Sociogeny (French: sociogénie, from the Latin socius, i.e., "association" or "social," and the Greek γένεσις, denoting "origin"[1][2]) or sociogenesis is the development of a social phenomenon. That a phenomenon is sociogenetic thus indicates that it is socially produced, as opposed to ontologically given, immutable, or static. The concept was developed by Frantz Fanon in his 1952 book Black Skin, White Masks.

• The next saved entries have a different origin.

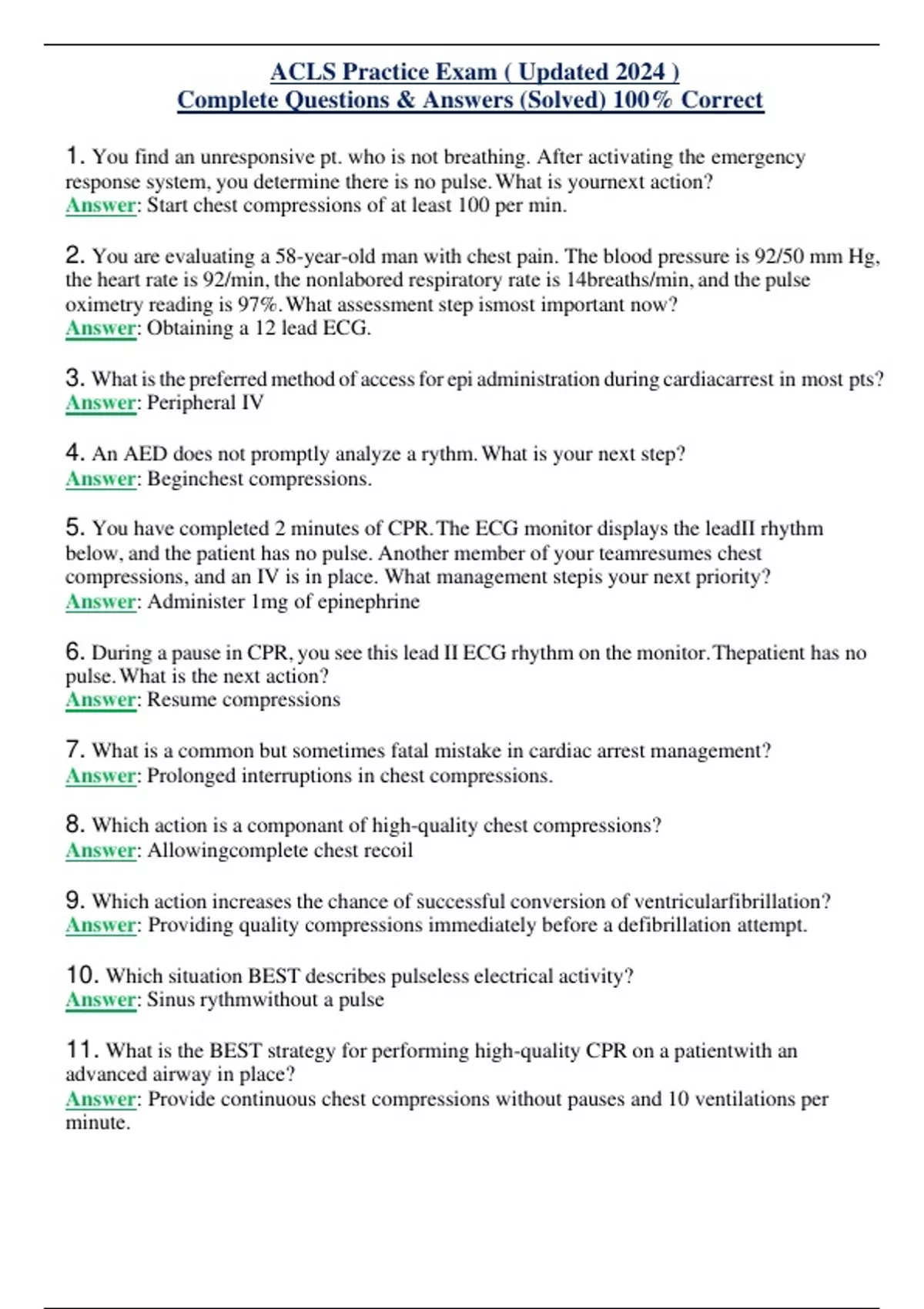 ACLS Practice Exam ( Updated 2024 )
Complete Questions & Answers (Solved) 100% Correct

1. You find an unresponsive pt. who is not breathing. After activating the emergency response system, you determine there is no pulse. What is yournext action?
Answer: Start chest compressions of at least 100 per min.

2. You are evaluating a 58-year-old man with chest pain. The blood pressure is 92/50 mm Hg, the heart rate is 92/min, the nonlabored respiratory rate is 14breaths/min, and the pulse oximetry reading is 97%. What assessment step ismost important now?
Answer: Obtaining a 12 lead ECG.

3. What is the preferred method of access for epi administration during cardiacarrest in most pts?
Answer: Peripheral IV

4. An AED does not promptly analyze a rythm. What is your next step?
Answer: Beginchest compressions.

5. You have completed 2 minutes of CPR. The ECG monitor displays the leadII rhythm below, and the patient has no pulse. Another member of your teamresumes chest compressions, and an IV is in place. What management stepis your next priority?
Answer: Administer 1mg of epinephrine

6. During a pause in CPR, you see this lead II ECG rhythm on the monitor. Thepatient has no pulse. What is the next action?
Answer: Resume compressions

7. What is a common but sometimes fatal mistake in cardiac arrest management?
Answer: Prolonged interruptions in chest compressions.

8. Which action is a componant of high-quality chest compressions?
Answer: Allowingcomplete chest recoil

9. Which action increases the chance of successful conversion of ventricularfibrillation?
Answer: Providing quality compressions immediately before a defibrillation attempt.

10. Which situation BEST describes pulseless electrical activity?
Answer: Sinus rythmwithout a pulse

11. What is the BEST strategy for performing high-quality CPR on a patientwith an advanced airway in place?
Answer: Provide continuous chest compressions without pauses and 10 ventilations per minute.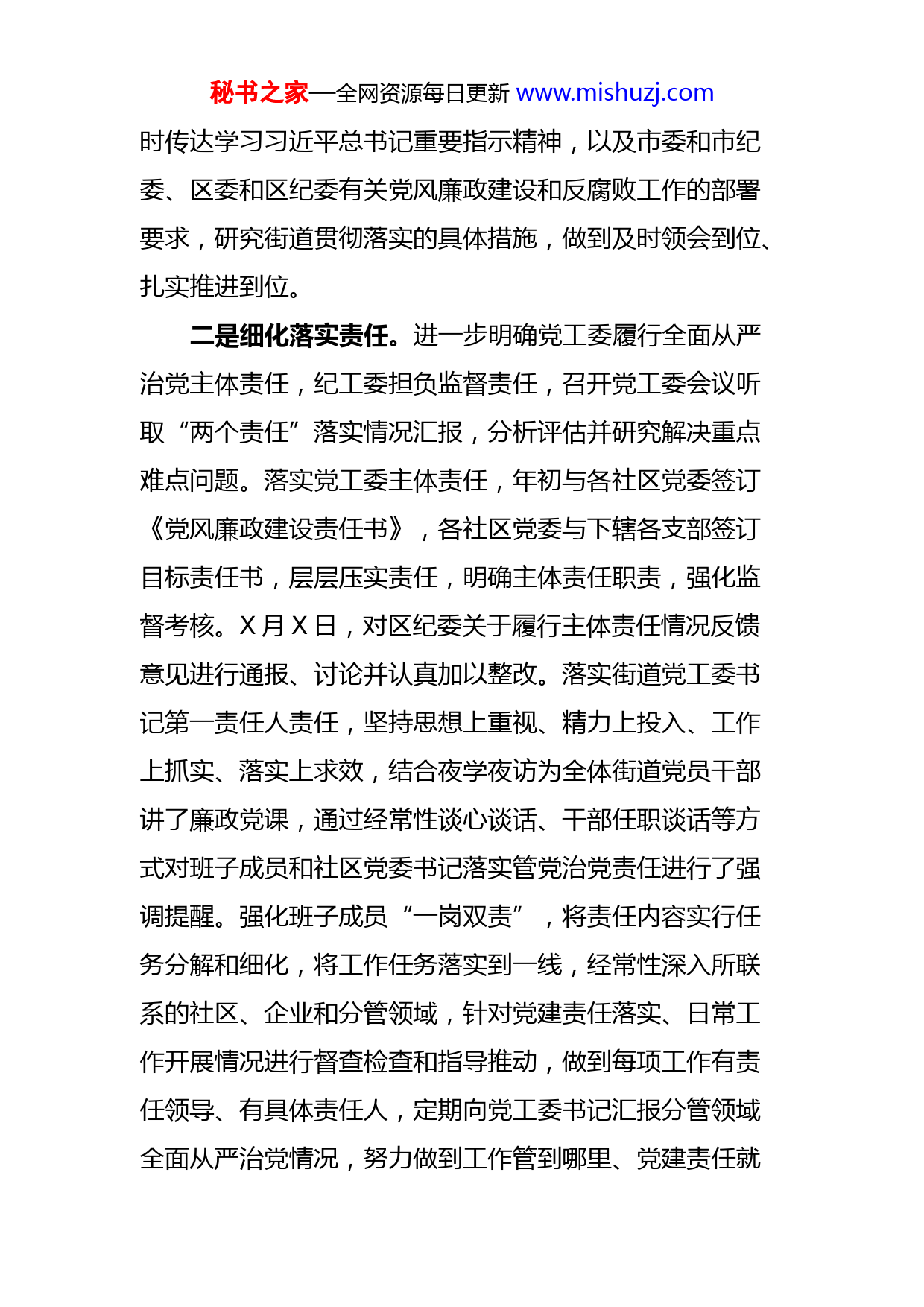 秘书之家—全网资源每日更新 www.mishuzj.com

时传达学习习近平总书记重要指示精神，以及市委和市纪委、区委和区纪委有关党风廉政建设和反腐败工作的部署要求，研究街道贯彻落实的具体措施，做到及时领会到位、扎实推进到位。

二是细化落实责任。进一步明确党工委履行全面从严治党主体责任，纪工委担负监督责任，召开党工委会议听取“两个责任”落实情况汇报，分析评估并研究解决重点难点问题。落实党工委主体责任，年初与各社区党委签订《党风廉政建设责任书》，各社区党委与下辖各支部签订目标责任书，层层压实责任，明确主体责任职责，强化监督考核。X 月 X 日，对区纪委关于履行主体责任情况反馈意见进行通报、讨论并认真加以整改。落实街道党工委书记第一责任人责任，坚持思想上重视、精力上投入、工作上抓实、落实上求效，结合夜学夜访为全体街道党员干部讲了廉政党课，通过经常性谈心谈话、干部任职谈话等方式对班子成员和社区党委书记落实管党治党责任进行了强调提醒。强化班子成员“一岗双责”，将责任内容实行任务分解和细化，将工作任务落实到一线，经常性深入所联系的社区、企业和分管领域，针对党建责任落实、日常工作开展情况进行督查检查和指导推动，做到每项工作有责任领导、有具体责任人，定期向党工委书记汇报分管领域全面从严治党情况，努力做到工作管到哪里、党建责任就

Fanon was a Martinican writer, revolutionary, and psychoanalyst whose work focused on the pathologies and neuroses produced through European colonialism.[3] In Black Skin, White Masks, Fanon expanded upon Freud's concepts of ontogeny and phylogeny, alongside which Fanon placed sociogeny.[4] Freud employed ontogeny, a term borrowed from the field of biology, to describe the natural development of the individual subject; phylogeny, Freud proposed, could be used to understand the development of groups of subjects, such as families or societies.[5] Building upon Freud's work, Fanon developed the concept of sociogeny, which he employed to articulate how socially produced phenomena, such as poverty or crime, are linked to certain population groups as if those groups were biologically or ontogenetically predisposed towards those phenomena. The conflation of sociogeny and ontogeny - i.e., the conflation of a sociogenetic phenomena with an ontogenetic or "natural" predilection - plays an important role in the social construction of race, according to Fanon.[6]
Since the time of Fanon's writing, the concept of sociogeny has been taken up by many scholars in disciplines such as sociology, psychology, Black studies, Women's studies, and Postcolonial studies.[7][8][9][10][11][12][13] In particular, sociogeny has been a cornerstone in the thinking of Sylvia Wynter.[14][15]